### [Short task a]
Find every line in the records that contains the word "there", and copy each of those lines.

### [Given text]
Funeral Meat AKA: Ham Salad

Our family has some food quirks.  I’ve told you about Hamburger Gravy.  Read about that HERE if you missed it.  I’ve told you about how we eat chili with rice.  Read about that HERE if you missed that.

Today I’m telling you about funeral meat otherwise known as ham salad.

Growing up in southern Minnesota in the 60s, 70s, and 80s, pretty much every funeral luncheon served ham salad sandwiches as their meal to the mourners so at our house, Kramer always called it funeral meat, and to this day, we still call ham salad funeral meat.

As a kid, my mom would sometimes buy some but not all that often.  When our kids were little, I bought some in the spring and fall when Kramer was busy in the fields farming.  It is one of those things that I often forget about but then once I remember, I’m really excited to eat it again.

We hadn’t had it for a long time until last week I was on the phone with Kelli and she said something about having ham salad.  The minute I was done on the phone with her I walked to the refrigerator, confirmed we had the ingredients, and there on the spot made ham salad.

My kids are CRAZY about it.

I had a bowl and ate it with those flat pretzels using the ham salad as a dip.  YUM.

Kalissa came over and had some…then when Karl was home he ate the rest.

I was so sad it was gone.  I guess I misspoke.  I guess I should have said the kids AND I, are crazy about it.  Proof?

### [Short task b]
In the ham salad post, what did the writer eat the ham salad with?

Dataset entries:
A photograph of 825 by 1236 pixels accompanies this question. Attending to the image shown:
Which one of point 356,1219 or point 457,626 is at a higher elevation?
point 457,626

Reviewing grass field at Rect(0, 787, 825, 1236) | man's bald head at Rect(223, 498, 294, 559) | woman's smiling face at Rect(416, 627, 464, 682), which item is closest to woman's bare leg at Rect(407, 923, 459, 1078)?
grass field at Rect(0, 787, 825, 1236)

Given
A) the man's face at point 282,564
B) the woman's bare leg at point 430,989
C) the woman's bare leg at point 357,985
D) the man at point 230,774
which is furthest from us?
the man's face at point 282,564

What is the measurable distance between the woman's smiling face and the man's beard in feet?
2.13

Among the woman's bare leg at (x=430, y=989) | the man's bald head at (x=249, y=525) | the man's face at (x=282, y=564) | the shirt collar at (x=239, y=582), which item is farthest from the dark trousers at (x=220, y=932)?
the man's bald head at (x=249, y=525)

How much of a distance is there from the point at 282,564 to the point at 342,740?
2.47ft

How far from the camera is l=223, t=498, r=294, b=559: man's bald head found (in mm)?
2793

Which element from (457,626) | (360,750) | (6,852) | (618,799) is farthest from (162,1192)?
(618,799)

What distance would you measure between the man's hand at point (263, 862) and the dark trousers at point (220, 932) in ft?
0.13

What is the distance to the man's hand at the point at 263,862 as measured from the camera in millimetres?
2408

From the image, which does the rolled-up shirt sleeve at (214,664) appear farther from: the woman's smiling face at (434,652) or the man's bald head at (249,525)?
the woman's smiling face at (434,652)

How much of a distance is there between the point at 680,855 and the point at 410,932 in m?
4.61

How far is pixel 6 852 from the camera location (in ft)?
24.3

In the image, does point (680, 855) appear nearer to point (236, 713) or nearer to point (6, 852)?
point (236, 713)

### [Full output a]
How much of a distance is there from the point at 282,564 to the point at 342,740?
How much of a distance is there between the point at 680,855 and the point at 410,932 in m?

### [Full output b]
Flat pretzels, using the ham salad as a dip.